(Exercise instructions): Reproduce verbatim the stretch of the listing from its first line through the line containing "40.9 inches", including both ends.

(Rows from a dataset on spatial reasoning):
┄┄┄┄┄┄

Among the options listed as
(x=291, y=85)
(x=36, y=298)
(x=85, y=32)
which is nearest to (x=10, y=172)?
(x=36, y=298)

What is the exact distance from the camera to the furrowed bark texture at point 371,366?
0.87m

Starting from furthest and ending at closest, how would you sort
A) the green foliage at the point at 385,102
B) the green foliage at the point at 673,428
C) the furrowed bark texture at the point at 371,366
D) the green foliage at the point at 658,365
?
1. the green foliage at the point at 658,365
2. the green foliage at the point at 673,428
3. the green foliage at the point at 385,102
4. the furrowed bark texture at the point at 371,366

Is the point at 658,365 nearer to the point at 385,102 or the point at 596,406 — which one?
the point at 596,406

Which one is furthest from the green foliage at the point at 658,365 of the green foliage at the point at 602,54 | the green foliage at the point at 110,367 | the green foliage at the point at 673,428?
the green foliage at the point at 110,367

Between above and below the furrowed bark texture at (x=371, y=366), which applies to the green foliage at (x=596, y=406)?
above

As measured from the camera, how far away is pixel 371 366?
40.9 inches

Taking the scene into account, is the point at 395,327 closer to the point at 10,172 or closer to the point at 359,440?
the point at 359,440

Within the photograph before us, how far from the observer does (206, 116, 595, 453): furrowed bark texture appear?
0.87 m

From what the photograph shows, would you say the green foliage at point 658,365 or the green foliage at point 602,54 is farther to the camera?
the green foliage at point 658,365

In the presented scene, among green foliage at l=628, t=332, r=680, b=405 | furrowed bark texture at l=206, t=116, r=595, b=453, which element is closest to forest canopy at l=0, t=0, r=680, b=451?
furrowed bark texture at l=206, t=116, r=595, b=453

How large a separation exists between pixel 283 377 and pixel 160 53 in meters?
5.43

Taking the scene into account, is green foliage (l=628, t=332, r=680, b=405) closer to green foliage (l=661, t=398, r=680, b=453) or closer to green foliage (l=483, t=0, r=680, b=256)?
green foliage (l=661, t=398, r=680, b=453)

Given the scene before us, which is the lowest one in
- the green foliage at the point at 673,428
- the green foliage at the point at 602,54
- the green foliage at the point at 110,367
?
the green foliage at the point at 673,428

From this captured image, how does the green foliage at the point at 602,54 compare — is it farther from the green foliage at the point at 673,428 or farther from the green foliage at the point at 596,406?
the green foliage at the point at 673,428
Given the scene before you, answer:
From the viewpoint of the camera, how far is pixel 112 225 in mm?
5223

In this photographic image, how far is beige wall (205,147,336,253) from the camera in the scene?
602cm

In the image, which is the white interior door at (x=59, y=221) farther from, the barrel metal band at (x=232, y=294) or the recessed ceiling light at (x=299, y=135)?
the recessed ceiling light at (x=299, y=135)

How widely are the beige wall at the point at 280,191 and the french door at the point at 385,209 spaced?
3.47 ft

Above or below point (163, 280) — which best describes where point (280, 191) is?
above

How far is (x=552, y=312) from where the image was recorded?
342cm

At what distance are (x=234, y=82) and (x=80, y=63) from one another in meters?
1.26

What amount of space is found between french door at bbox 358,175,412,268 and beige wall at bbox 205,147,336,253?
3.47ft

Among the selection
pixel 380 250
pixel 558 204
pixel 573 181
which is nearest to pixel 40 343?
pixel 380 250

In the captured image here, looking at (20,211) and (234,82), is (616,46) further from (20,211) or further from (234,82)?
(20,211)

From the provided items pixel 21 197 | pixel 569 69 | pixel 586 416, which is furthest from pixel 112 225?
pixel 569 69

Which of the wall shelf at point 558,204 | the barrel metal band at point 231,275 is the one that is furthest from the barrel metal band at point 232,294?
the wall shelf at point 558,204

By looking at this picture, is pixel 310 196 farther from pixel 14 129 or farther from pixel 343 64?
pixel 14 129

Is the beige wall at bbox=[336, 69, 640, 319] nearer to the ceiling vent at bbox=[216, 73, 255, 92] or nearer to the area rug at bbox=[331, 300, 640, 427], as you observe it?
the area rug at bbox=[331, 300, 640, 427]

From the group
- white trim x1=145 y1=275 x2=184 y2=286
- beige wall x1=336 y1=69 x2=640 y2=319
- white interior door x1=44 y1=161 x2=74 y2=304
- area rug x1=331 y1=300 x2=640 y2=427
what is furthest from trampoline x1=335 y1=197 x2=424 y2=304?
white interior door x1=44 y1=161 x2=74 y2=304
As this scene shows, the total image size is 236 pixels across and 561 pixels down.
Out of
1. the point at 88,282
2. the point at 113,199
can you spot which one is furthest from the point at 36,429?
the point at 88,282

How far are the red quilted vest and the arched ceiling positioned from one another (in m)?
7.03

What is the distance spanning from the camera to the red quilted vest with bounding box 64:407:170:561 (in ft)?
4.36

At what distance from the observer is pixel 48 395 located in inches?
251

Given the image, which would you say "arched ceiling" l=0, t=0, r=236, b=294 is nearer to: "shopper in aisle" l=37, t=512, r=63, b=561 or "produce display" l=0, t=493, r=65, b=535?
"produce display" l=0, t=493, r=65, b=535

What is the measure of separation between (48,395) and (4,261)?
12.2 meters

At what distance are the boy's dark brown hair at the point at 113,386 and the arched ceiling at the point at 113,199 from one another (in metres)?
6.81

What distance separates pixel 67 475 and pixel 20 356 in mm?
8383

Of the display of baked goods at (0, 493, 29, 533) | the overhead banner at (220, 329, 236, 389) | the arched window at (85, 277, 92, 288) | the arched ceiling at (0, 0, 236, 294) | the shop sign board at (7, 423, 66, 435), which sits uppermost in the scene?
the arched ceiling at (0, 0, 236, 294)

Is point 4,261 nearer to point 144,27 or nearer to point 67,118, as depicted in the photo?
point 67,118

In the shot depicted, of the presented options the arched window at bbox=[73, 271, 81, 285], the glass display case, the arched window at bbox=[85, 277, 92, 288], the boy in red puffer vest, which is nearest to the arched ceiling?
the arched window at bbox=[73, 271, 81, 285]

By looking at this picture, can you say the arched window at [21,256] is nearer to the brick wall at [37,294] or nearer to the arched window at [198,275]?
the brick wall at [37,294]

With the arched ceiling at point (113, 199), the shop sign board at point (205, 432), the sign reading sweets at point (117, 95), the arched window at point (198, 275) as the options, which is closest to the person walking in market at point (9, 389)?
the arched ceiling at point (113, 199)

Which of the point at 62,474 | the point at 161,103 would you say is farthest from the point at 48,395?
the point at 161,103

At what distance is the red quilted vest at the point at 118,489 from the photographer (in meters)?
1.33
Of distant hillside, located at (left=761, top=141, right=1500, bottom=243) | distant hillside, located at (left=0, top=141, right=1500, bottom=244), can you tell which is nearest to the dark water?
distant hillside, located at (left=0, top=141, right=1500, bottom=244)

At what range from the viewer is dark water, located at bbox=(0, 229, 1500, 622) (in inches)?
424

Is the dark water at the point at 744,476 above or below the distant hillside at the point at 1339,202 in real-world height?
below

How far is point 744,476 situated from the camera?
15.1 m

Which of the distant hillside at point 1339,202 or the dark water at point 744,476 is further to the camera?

┄┄┄┄┄┄

(Answer for this exercise):
Among the options listed as
(x=291, y=85)
(x=36, y=298)
(x=85, y=32)
which is nearest to (x=10, y=172)?
(x=36, y=298)

What is the exact distance from the camera to the furrowed bark texture at point 371,366?
0.87m

Starting from furthest and ending at closest, how would you sort
A) the green foliage at the point at 385,102
B) the green foliage at the point at 673,428
C) the furrowed bark texture at the point at 371,366
D) the green foliage at the point at 658,365
?
1. the green foliage at the point at 658,365
2. the green foliage at the point at 673,428
3. the green foliage at the point at 385,102
4. the furrowed bark texture at the point at 371,366

Is the point at 658,365 nearer to the point at 385,102 or the point at 596,406 — which one?
the point at 596,406

Which one is furthest from the green foliage at the point at 658,365 of the green foliage at the point at 602,54 | the green foliage at the point at 110,367 | the green foliage at the point at 673,428?
the green foliage at the point at 110,367

Between above and below the furrowed bark texture at (x=371, y=366), which applies to the green foliage at (x=596, y=406)?
above

As measured from the camera, how far away is pixel 371 366?
40.9 inches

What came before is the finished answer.